Thanks for the post. I had the same issue when moving to and then again from the UK. However, you forgot to mention that on top of loosing anything purchase in a different county you are unable to change country unless you have spend all the money on your account which means that you are forced to spend your money or have to forfeit the remainder. Completely beyond me!
This is why the Commission’s competition policy is so fussed about cartels and abuses of dominance that have the effect of restoring the borders in the internal market. (See also, outside competition law, the Ms Murphy/Premier League satellite decoders case.)
If you can prove that German prices are different than British prices, you’re in business. (Or at least in small claims court.)

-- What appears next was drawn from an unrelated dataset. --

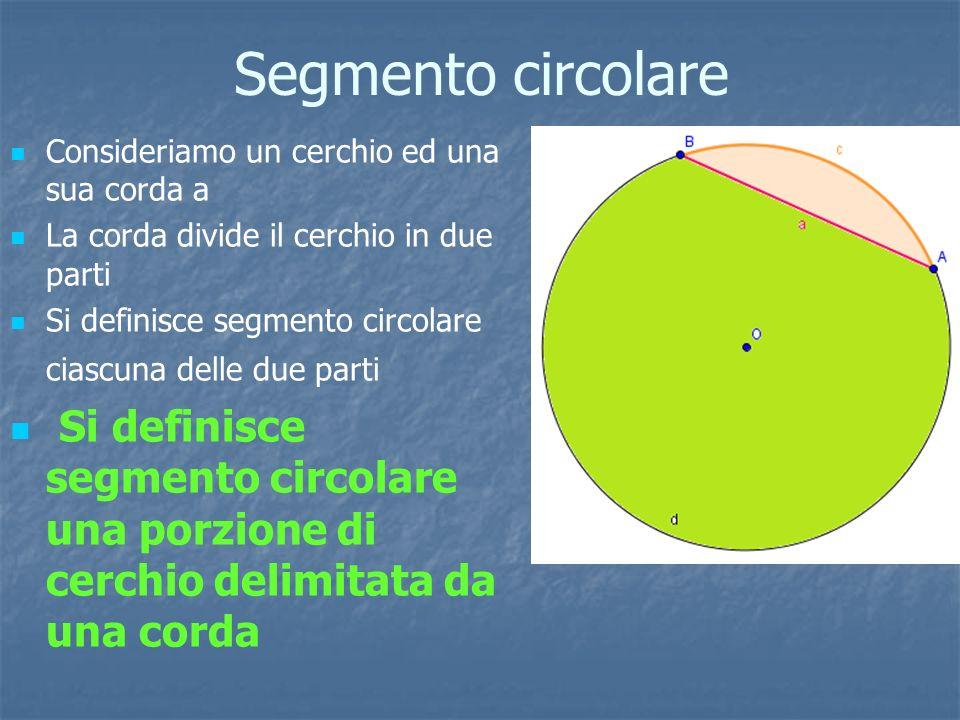 Segmento circolare Consideriamo un cerchio ed una sua corda a. La corda divide il cerchio in due parti.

Oh, thank you so much for writing this. I was beginning to think I was alone in not understanding situations like this AT ALL!
As an example: I was once given a 50 Euro iTunes gift certificate for participating in some survey. I could not redeem it, because it was purchased in one EU-Member-State iTunes store, and I had the ignorance to want to redeem it in another.
You seem to be quite forgiving about some of those rights restrictions, by the way, but I really am not. Why could I not legally watch, to name just an example, the FIFA Worldcup final with Dutch commentary from out of Germany. Or why can I not access all content available in the EU? Why do I need to watch tv-series or movies dubbed in German (or French, or…), when I simply want to have the original version with English or Dutch subtitles?
Anyway, great post. Great point. Should we start an ECI to end this?